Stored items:
———

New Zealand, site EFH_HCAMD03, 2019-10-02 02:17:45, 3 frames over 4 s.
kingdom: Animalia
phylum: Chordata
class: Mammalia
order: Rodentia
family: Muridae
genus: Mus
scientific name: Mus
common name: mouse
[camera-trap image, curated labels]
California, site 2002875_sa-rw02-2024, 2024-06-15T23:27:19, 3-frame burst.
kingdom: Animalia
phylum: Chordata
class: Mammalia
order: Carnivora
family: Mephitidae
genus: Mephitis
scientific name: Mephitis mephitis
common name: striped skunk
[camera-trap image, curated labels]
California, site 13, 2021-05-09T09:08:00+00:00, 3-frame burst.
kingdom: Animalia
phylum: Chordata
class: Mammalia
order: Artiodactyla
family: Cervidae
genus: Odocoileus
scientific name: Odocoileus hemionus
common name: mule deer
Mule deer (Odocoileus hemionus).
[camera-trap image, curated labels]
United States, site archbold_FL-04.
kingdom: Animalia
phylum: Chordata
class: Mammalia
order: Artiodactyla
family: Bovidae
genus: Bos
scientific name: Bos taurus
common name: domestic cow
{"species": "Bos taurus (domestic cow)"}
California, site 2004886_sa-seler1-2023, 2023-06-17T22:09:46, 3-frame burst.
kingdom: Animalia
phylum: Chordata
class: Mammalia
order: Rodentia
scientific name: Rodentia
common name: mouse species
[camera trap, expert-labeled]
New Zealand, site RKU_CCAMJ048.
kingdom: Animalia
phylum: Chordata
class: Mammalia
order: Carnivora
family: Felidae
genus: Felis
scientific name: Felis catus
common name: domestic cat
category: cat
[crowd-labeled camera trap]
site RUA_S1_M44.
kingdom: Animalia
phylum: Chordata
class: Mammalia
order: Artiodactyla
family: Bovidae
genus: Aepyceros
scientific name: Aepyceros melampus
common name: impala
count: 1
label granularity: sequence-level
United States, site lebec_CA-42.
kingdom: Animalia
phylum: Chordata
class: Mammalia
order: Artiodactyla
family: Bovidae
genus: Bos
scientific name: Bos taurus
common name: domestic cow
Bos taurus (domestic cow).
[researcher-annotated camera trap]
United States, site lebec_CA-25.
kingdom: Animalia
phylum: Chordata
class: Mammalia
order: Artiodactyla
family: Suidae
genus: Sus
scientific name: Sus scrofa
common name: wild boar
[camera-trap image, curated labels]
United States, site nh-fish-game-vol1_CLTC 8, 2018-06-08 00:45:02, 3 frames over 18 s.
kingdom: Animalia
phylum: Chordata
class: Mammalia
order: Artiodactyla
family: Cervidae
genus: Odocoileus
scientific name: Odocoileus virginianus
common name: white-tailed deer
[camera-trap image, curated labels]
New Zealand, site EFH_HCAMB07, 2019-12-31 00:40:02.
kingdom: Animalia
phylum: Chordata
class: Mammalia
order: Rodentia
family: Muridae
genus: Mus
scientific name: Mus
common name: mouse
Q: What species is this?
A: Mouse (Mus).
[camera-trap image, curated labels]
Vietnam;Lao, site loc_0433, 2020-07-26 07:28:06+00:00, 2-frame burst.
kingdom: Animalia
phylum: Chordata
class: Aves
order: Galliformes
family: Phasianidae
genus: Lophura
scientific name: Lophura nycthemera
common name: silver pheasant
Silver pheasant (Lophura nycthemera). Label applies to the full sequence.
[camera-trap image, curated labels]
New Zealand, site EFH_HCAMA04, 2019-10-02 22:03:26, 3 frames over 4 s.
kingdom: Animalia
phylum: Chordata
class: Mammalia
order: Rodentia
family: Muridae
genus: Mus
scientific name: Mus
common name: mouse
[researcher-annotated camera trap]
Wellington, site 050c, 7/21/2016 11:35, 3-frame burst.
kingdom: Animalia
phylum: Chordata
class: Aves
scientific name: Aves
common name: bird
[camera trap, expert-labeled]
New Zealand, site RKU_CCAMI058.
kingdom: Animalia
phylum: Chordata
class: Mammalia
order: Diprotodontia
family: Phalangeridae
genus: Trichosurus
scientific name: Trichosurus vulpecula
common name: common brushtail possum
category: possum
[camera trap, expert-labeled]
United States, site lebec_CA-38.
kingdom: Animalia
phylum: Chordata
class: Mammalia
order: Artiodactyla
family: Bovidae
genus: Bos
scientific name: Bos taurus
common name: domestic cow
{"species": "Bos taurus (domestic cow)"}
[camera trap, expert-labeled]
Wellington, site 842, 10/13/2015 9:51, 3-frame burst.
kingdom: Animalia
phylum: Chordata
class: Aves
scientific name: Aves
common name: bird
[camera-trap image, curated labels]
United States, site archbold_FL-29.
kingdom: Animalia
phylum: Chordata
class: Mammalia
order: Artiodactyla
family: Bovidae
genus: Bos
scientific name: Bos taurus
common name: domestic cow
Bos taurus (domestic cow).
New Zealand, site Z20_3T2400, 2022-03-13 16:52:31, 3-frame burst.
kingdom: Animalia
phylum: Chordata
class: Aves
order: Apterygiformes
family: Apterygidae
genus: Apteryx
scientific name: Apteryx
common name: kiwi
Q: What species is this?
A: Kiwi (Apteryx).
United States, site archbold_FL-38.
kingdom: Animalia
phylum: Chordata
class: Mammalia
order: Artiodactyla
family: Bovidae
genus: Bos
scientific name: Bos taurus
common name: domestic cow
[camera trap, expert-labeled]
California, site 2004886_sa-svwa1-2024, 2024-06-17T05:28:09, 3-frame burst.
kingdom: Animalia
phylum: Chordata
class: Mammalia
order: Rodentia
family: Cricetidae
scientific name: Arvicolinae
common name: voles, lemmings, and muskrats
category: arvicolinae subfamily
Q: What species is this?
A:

———

Work to complete:
Please filter the entries above down to the lines holding "United" and copy them.

Result:
United States, site archbold_FL-04.
United States, site lebec_CA-42.
United States, site lebec_CA-25.
United States, site nh-fish-game-vol1_CLTC 8, 2018-06-08 00:45:02, 3 frames over 18 s.
United States, site lebec_CA-38.
United States, site archbold_FL-29.
United States, site archbold_FL-38.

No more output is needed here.